DUBLIN CARLOW IT - AS an experienced pilot, new Dublin manager Jim Gavin will have been pleased by his side's take-off, high-altitude and landing manoeuvres around Dr Cullen Park but less impressed by the manner in which they flew straight into the turbulence whipped up by Carlow in the second quarter.
Dublin jetted well clear of Carlow in the first quarter, leading by five points and looking very much as if they would have comfortably secured their first win of the year by half-time. Instead, they were blown off course by Carlow's gritty defiance and lost the second quarter by 0-7 to 1-3. Dublin won the second half by 2-4 to 1-4 in a period which both sides mixed the good with the mediocre in a typical seasonal opener. 'A satisfying start to the campaign,' was Gavin's assessment, while Anthony Rainbow, who is also embarking on a new adventure as a county manager, described it as a game where Carlow would be 'taking a lot more positives than negatives'. Their plus points included a determined second-quarter recovery, which left them trailing by four points (1-9 to 0-8) at halftime, a solid response to being hit for two goals in the third quarter and a battling finish that yielded 1-1 and closed out the day's scoring.

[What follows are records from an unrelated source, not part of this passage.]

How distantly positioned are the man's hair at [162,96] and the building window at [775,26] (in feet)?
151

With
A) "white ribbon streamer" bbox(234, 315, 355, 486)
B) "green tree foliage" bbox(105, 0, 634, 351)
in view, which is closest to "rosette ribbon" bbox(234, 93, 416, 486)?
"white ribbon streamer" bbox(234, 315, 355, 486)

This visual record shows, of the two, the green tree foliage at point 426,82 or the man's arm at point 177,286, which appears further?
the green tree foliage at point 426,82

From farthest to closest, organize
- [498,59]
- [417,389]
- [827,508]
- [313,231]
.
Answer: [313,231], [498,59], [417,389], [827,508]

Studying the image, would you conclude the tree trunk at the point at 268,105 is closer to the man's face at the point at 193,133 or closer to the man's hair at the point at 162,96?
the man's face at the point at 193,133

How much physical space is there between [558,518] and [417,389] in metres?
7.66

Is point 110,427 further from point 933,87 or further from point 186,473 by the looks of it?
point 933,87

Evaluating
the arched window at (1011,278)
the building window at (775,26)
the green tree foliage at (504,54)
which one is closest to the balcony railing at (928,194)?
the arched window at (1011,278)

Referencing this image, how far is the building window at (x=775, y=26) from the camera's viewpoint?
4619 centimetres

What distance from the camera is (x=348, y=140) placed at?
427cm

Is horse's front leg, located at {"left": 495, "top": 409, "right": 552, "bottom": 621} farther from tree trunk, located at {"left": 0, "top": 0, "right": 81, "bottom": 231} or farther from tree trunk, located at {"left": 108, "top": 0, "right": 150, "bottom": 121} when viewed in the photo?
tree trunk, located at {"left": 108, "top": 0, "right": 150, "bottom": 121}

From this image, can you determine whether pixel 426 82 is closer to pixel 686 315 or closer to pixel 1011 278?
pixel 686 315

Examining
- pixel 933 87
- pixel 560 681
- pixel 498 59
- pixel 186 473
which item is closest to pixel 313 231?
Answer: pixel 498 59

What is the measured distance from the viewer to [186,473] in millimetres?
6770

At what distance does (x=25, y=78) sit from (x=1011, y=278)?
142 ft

Significantly, too, Brendan Murphy made an earlier-thanexpected return to action, coming in as a sub after 50 minutes and, despite being some way behind on his fitness levels after recovering from a lacerated kidney, made a big contribution to Carlow's dogged pursuit of their vaunted rivals.
'It's great to be back. I
enjoyed being involved again and hopefully I can kick on from here,' said Murphy, for whom February/March was the expected return time after he sustained the kidney injury in an army game. Dublin had experienced players dotted across every line (Stephen Cluxton, Ger Brennan, Michael Darragh Macauley, who was forced out with a leg injury after 17 minutes, Bernard Brogan, Diarmuid Connolly and Kevin McManamon) and used five subs, most of whom did well. So too did newcomers to the starting line-up, Eric Lowndes, Robert McCarthy and Paddy Quinn. 'It was a game where we tried a lot of guys out and others were coming back from a hard season last year,' said Gavin. Dublin supporters in the crowd of 1,500 were, of course, watching out for any discernible change of pattern as Gavin takes over from Pat Gilroy, who was in charge for the last four seasons. It was noticeable during the warm-up that Dublin devoted quite some time to target practice from various distances and angles, a policy which may have helped in their opening burst of enterprise, which took them five points clear after 11 minutes. Dublin's clever mix of the short and long game stretched Carlow, forcing them into conceding frees in various sectors of the pitch (the count was 7-0 to Dublin) after 14 minutes. Dublin used the long ball quite effectively in that period but Gavin wouldn't say if it was reliable pointer to future intentions. 'It's one of the game plays we're looking at. We have a menu of them – we'll mix it up as we go through the O'Byrne Cup and the league,' he said. He will, no doubt, be holding a debrief to ascertain why Carlow were allowed back into contention in the second quarter, a period when the only real highlight for Dublin was Connolly's excellent solo goal in the 22nd minute. Carlow were much more enterprising at that stage with Brian Murphy, Ray Walker, Derek Hayden and Darragh Foley leading the charge. Indeed, if Carlow were a little more accurate with their passing and finishing, they would have been much closer at half-time. Goals in the third quarter from McCarthy (a well-constructed
effort in which several Dublin players were involved) and Quinn (he availed of slack marking when a long-range free broke in front of goal) left Dublin leading by 3-10 to 0-10 after 54 minutes, but Carlow had the satisfaction of winning the final quarter by 1-2 to 0-3. It showed that there's a strong resilience in the side, which Rainbow is hoping to reinforce in the coming weeks and months. 'It's something we're working on. When the opposition score, we want to get one back straight away. It's a work-in-progress and each week they're getting better,' he said. Rainbow was also impressed by a 1-12 return against a top Division 1 side, albeit one which was without a several front-line performers. 'It was a good score against Dublin in the first week in January. That's something we're going to work on in the next few weeks. We have to up it by another 10 to 15 pc,' he said. Carlow move on to their next O'Byrne Cup game against Wicklow in Bray on Wednesday, while Dublin take on DCU in Parnell Park before completing a busy week against Wicklow next Sunday. 'Three games in a week is a bit much to be honest,' said Gavin. Still, he's dealing from a stronger hand than most of the other Leinster counties who are in the same situation and will, no doubt, use it effectively as he seeks to give most of the newcomers a chance to challenge for places ahead of the league opener against Cork on February 2nd.